Bestatterin Gitte Madsen fühlt sich wohl in ihrer neuen Heimat Marielyst. Sie ist angekommen, hat Freunde und Bekannte gefunden. So nimmt sie auch an einem Richtfest teil. Eine feucht-fröhliche Angelegenheit, auch wenn der Richtspruch des Poliers daneben ging. Ein schlechtes Omen, wie die Besucher munkeln. Das bewahrheitet sich leider. Als Gitte, schon ein wenig beschwipst, nach Hause radelt, stürzt sie über einen Körper: es ist der Polier August Borg. Wer Gitte kennt, weiß, dass sie das Schnüffeln nicht lassen kann. Vor allem, da die Familie Borg das Bestattungsinstitut beauftragt hat. Auch Kommissar Ole Ansgaard weiß, dass er Gitte nicht aufhalten kann und er weiß auch, dass sie schon öfters im Gespräch mit Beteiligten und Zeugen mehr erfahren hat, als er. Allerdings wagt sie sich manchmal ein wenig zu weit vor und bringt sich in Gefahr. Auch dieses Mal scheint sie dem Täter zu nahe zu kommen. Das gemütliche Dänemark und das noch gemütlichere Marielyst ist wieder einmal Schauplatz eines Verbrechens und Gitte Madsen, die eigentlich nach Dänemark übersiedelt ist, um ihren verschollenen Vater zu suchen, ist wieder dabei. Frida Gronover hat mit ihr eine interessante Figur geschaffen.
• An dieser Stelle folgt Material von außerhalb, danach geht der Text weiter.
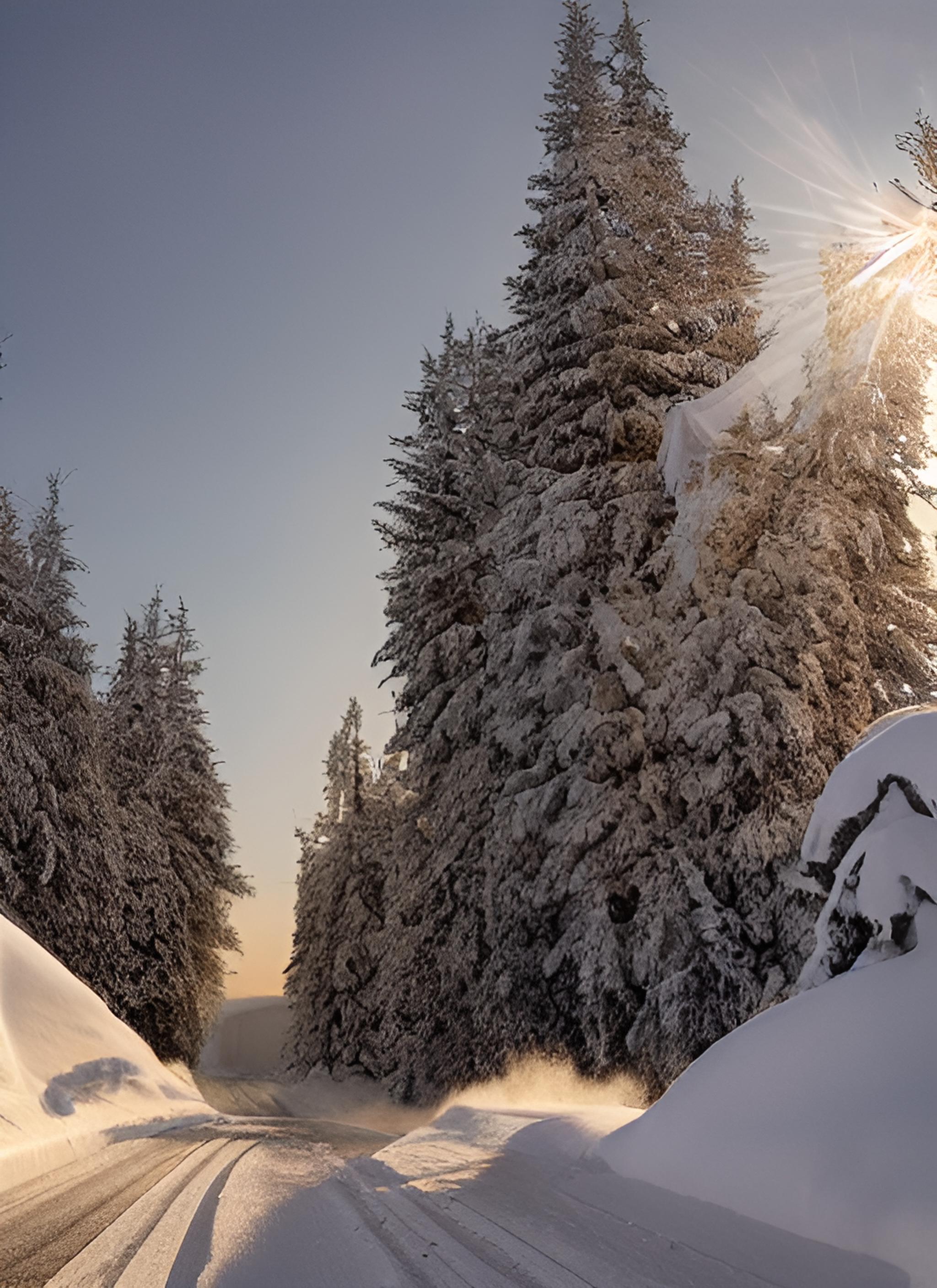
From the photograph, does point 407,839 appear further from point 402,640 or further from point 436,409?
point 436,409

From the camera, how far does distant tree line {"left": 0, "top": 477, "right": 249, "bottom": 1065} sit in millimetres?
18703

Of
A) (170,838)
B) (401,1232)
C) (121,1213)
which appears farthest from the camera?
(170,838)

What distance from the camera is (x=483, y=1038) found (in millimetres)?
16500

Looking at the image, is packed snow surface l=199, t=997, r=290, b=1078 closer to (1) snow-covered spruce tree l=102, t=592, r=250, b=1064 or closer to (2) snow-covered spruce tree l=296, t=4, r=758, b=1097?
(1) snow-covered spruce tree l=102, t=592, r=250, b=1064

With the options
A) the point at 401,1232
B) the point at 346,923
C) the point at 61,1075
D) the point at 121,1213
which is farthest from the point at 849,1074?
the point at 346,923

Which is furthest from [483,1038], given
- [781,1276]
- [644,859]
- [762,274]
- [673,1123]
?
[762,274]

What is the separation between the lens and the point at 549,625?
58.2 feet

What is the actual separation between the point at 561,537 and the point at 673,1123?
1424 centimetres

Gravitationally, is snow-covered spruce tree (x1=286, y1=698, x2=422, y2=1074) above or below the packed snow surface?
above

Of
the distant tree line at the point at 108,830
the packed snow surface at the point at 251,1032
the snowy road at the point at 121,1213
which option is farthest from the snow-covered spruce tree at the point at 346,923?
the packed snow surface at the point at 251,1032

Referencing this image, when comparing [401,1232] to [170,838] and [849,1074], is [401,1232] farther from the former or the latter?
[170,838]

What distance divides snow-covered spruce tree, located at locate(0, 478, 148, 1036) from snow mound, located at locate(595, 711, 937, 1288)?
1684 cm

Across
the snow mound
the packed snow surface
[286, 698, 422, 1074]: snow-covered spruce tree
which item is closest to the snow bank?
the snow mound

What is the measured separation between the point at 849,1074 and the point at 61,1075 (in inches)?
386
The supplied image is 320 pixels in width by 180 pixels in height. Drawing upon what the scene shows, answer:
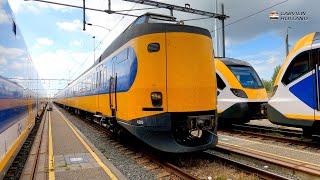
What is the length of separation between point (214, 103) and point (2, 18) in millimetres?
4695

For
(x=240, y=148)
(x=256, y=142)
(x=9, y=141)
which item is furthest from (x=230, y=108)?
(x=9, y=141)

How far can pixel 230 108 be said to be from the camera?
42.9 feet

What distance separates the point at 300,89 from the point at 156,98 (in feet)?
13.4

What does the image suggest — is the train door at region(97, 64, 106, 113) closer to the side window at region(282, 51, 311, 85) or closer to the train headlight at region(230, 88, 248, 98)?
the train headlight at region(230, 88, 248, 98)

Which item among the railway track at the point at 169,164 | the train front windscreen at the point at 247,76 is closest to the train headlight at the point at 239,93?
the train front windscreen at the point at 247,76

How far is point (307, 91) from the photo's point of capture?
29.3ft

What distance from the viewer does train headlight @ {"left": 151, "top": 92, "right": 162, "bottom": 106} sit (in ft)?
24.7

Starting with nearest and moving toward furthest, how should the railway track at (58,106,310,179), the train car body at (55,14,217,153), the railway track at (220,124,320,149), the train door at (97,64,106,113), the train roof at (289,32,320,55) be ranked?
1. the railway track at (58,106,310,179)
2. the train car body at (55,14,217,153)
3. the train roof at (289,32,320,55)
4. the railway track at (220,124,320,149)
5. the train door at (97,64,106,113)

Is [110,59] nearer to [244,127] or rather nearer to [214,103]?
[214,103]

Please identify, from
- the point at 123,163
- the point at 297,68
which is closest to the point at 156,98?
the point at 123,163

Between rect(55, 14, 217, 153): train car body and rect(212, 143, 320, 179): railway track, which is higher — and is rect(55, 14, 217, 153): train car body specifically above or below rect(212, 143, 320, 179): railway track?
above

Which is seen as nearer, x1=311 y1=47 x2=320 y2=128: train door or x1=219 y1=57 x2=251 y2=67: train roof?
x1=311 y1=47 x2=320 y2=128: train door

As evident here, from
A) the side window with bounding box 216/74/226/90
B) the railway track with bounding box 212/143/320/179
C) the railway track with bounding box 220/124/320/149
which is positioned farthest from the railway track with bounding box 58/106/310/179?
the side window with bounding box 216/74/226/90

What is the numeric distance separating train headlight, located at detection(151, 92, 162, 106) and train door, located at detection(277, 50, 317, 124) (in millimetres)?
3901
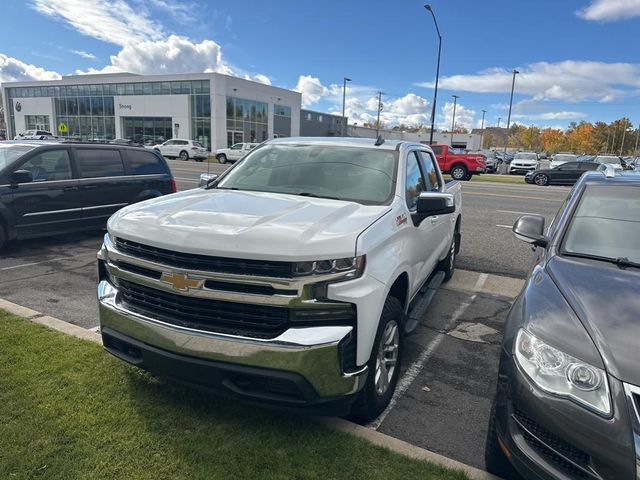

Neugierig und furchtlos, klug und sympathisch, schafft ihre offene Wesensart sofort Vertrauen. Die kleinen Reibereien zwischen Ole und Gitte – man spürt, dass es knistert – tragen mit zum Unterhaltungswert des Krimis bei. Mir gefallen die liebevoll gezeichneten Figuren. Das passt bis in die Nebenrollen, die auch mal für einen Lacher sorgen. Außerdem sorgt Frida Gronover mit ihrem Setting für Fernweh. Man spürt, wie gut sie den kleinen Ort Marielyst auf Falster kennt und ihre Beschreibungen machen augenblicklich Lust, sich am Strand bei einem süßen Eis, die Wind um die Nase wehen zu lassen. Auch wenn Gitte nun ein weiteres Geheimnis gelöst hat, hoffe ich sehr, dass es im hyggeligen Marielyst noch mehr Aufregung gibt und damit auch weitere Nachfolgebände.